Task details
Update the part that opens with the line containing "From where the" and runs through the end of the lines, changing "camera" to "viewer" and leaving everything else as it is.

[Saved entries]
■ ■ ■ ■ ■ ■ ■

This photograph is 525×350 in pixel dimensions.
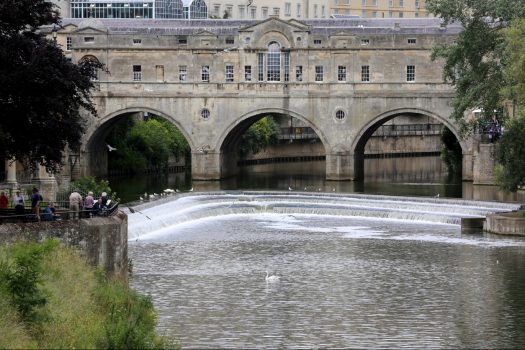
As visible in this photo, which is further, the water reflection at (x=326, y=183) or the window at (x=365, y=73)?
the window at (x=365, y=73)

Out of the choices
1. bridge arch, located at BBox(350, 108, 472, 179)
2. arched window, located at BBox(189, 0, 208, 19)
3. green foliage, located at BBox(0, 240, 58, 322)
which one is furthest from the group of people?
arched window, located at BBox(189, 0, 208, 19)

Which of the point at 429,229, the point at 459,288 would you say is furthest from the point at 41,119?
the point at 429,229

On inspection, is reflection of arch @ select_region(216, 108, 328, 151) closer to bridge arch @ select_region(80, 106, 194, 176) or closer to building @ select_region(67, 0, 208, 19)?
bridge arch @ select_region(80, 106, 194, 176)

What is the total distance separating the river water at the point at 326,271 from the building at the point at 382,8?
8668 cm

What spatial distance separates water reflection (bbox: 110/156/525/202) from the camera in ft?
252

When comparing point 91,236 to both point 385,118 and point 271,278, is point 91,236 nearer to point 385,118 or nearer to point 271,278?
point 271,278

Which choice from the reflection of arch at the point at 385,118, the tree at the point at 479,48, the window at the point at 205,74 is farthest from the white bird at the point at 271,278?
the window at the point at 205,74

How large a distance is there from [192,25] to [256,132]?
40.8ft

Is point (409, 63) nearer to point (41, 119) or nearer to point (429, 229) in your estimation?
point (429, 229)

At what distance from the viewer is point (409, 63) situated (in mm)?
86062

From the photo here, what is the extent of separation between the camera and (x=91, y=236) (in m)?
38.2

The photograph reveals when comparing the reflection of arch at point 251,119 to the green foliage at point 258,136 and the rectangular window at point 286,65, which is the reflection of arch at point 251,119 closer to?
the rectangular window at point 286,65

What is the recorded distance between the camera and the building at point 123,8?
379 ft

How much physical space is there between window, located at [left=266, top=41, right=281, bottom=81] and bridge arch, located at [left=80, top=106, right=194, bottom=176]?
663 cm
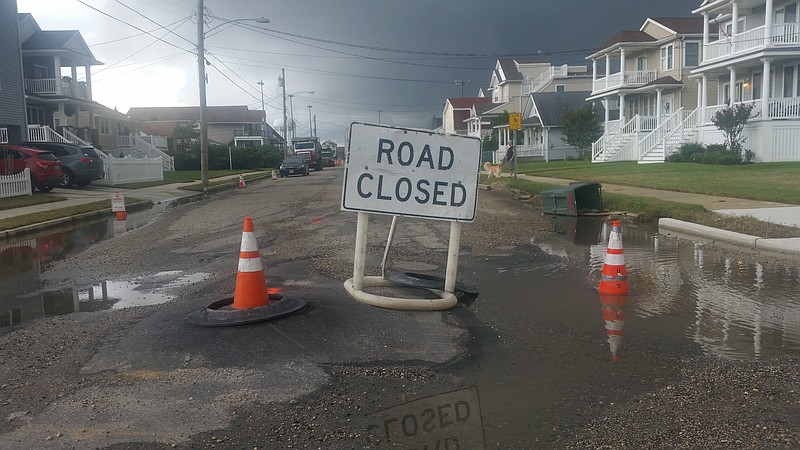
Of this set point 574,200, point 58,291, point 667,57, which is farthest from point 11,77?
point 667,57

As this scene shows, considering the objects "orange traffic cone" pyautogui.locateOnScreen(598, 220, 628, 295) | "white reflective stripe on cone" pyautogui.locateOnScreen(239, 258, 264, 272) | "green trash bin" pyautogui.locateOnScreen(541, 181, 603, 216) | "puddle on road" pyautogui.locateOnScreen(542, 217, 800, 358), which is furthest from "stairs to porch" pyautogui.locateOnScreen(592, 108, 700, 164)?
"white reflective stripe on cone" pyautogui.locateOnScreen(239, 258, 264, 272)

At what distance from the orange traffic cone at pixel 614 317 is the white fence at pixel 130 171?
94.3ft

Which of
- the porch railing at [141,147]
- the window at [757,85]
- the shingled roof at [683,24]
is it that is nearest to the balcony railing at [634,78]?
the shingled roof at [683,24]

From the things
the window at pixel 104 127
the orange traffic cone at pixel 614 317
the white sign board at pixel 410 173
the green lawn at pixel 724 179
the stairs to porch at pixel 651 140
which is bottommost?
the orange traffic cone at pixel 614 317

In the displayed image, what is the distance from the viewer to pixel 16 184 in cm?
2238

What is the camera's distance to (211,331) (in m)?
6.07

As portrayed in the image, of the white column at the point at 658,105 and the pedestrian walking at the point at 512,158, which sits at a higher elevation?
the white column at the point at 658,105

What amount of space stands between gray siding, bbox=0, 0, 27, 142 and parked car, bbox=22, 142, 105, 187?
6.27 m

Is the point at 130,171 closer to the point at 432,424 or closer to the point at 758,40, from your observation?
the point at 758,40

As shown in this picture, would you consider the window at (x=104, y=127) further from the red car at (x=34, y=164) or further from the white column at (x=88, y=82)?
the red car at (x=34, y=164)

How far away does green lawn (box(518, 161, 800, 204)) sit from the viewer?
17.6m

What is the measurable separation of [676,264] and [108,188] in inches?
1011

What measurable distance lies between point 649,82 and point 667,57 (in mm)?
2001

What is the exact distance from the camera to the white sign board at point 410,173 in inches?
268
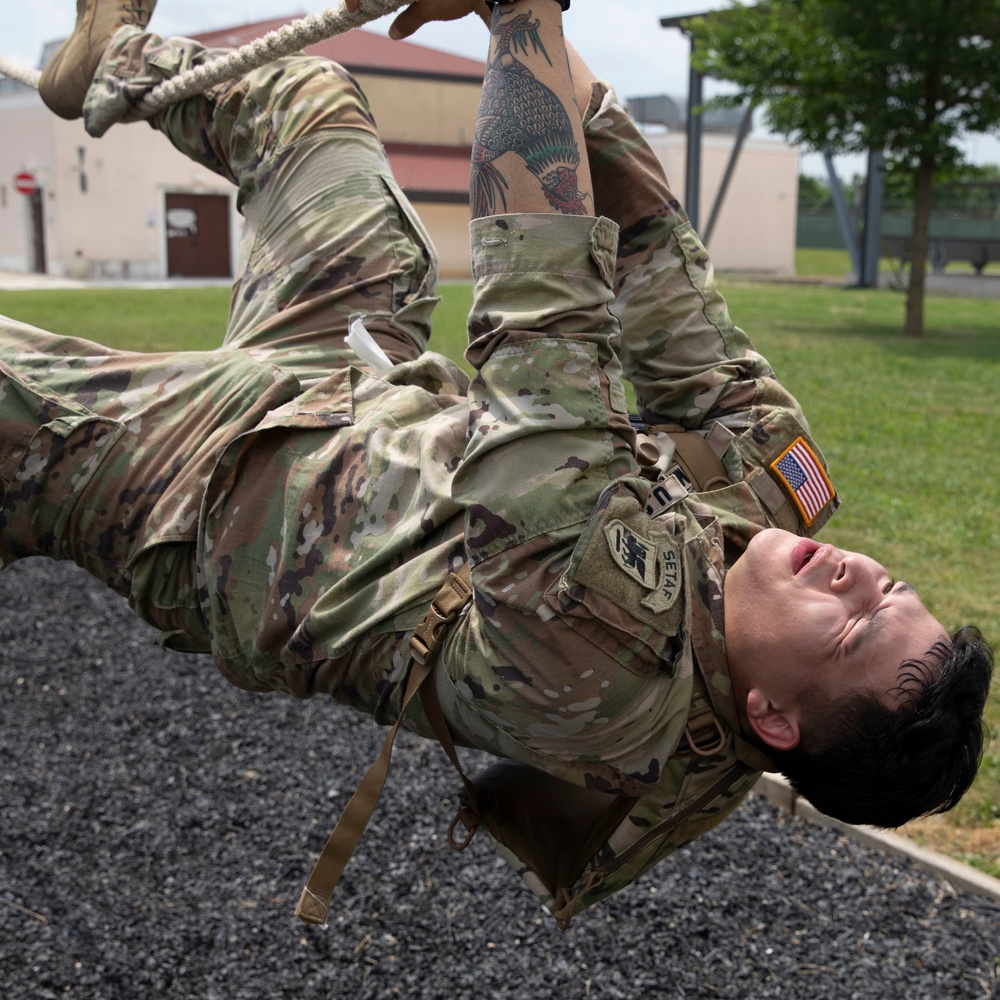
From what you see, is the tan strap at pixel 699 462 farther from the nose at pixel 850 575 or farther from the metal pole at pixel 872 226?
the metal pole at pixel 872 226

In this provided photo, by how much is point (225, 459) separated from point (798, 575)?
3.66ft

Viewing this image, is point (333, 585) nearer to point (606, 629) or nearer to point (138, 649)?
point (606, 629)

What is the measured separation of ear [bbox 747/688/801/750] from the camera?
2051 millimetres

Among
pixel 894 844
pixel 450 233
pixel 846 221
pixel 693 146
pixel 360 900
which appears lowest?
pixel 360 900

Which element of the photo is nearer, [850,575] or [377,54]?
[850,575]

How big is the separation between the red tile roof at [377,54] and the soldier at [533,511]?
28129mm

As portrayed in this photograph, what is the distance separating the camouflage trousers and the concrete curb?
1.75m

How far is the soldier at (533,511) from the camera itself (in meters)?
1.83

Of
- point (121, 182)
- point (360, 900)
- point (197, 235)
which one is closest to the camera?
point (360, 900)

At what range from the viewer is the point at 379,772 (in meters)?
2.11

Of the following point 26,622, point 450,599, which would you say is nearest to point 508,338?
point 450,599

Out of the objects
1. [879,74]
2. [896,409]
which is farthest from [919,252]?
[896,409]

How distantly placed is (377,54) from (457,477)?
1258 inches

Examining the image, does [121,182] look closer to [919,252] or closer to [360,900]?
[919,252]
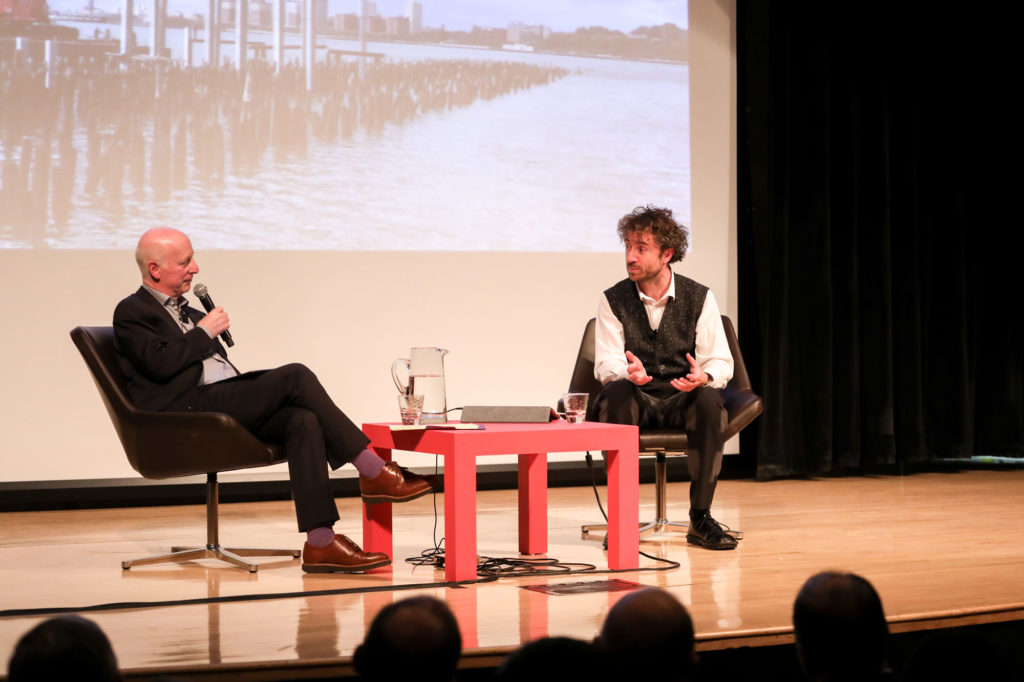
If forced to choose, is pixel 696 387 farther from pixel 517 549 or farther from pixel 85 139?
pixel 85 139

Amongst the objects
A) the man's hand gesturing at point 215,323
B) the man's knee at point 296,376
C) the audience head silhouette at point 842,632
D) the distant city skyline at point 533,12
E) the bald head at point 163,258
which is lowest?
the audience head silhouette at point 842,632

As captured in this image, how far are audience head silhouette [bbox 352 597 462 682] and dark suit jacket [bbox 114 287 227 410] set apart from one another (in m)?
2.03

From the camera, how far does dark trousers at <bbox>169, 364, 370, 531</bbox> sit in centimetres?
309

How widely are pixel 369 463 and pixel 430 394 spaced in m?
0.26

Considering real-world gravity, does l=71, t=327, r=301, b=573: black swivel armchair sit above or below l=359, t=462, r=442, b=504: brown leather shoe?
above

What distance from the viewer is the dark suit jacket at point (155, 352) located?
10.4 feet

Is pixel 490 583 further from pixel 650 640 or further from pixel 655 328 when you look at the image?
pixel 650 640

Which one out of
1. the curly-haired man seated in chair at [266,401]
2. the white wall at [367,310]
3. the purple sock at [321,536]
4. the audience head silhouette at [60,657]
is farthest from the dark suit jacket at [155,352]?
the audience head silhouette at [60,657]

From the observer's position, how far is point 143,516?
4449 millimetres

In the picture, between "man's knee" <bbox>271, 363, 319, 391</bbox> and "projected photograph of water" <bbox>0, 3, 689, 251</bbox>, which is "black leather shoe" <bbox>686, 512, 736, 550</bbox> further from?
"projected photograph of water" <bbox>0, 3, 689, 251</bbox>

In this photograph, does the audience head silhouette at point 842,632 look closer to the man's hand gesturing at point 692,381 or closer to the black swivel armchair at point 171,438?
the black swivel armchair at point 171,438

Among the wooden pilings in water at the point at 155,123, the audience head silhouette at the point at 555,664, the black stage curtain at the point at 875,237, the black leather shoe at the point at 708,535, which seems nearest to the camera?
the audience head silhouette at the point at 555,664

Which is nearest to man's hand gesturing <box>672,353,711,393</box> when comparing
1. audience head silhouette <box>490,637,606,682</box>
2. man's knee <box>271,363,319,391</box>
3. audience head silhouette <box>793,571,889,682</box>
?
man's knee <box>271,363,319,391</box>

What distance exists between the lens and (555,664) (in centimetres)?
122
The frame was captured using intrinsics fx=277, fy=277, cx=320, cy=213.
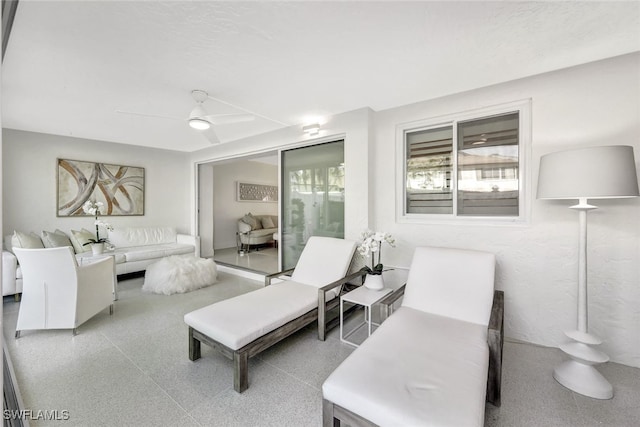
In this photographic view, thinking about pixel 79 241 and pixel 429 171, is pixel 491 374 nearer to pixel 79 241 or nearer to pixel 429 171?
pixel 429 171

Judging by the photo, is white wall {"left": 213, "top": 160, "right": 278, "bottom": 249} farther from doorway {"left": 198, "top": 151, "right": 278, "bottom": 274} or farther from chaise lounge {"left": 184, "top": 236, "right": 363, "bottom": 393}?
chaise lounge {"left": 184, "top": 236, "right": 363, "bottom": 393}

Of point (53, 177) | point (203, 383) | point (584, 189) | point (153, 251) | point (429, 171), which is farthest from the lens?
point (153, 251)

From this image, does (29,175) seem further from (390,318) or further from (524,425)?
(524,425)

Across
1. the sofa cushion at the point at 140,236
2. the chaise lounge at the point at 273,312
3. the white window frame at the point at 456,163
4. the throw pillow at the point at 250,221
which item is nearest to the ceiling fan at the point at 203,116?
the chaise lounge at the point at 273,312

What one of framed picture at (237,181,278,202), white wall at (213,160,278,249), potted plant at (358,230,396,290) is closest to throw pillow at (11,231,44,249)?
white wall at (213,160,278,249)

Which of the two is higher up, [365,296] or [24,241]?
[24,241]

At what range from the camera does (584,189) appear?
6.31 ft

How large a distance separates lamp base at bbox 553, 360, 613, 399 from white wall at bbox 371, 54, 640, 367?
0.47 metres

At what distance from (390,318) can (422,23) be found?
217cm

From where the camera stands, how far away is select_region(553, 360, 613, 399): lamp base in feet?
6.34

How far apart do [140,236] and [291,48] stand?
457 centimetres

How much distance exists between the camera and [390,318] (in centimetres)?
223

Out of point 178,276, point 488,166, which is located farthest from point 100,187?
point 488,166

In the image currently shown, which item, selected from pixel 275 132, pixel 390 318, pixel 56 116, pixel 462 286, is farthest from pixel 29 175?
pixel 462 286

■ ■ ■ ■ ■ ■ ■

Expected output
From where the viewer stands, how far away is select_region(553, 360, 613, 399): lamp base in feet?
6.34

How far apart do [140,236] and [291,48] stand?
457 centimetres

How much distance exists between the viewer and [390,318] (in centimetres)?
223

Out of point 178,276, point 488,166, which is located farthest from point 100,187?
point 488,166

In the image currently shown, which item, selected from pixel 275 132, pixel 390 318, pixel 56 116, pixel 462 286, is farthest from pixel 29 175?
pixel 462 286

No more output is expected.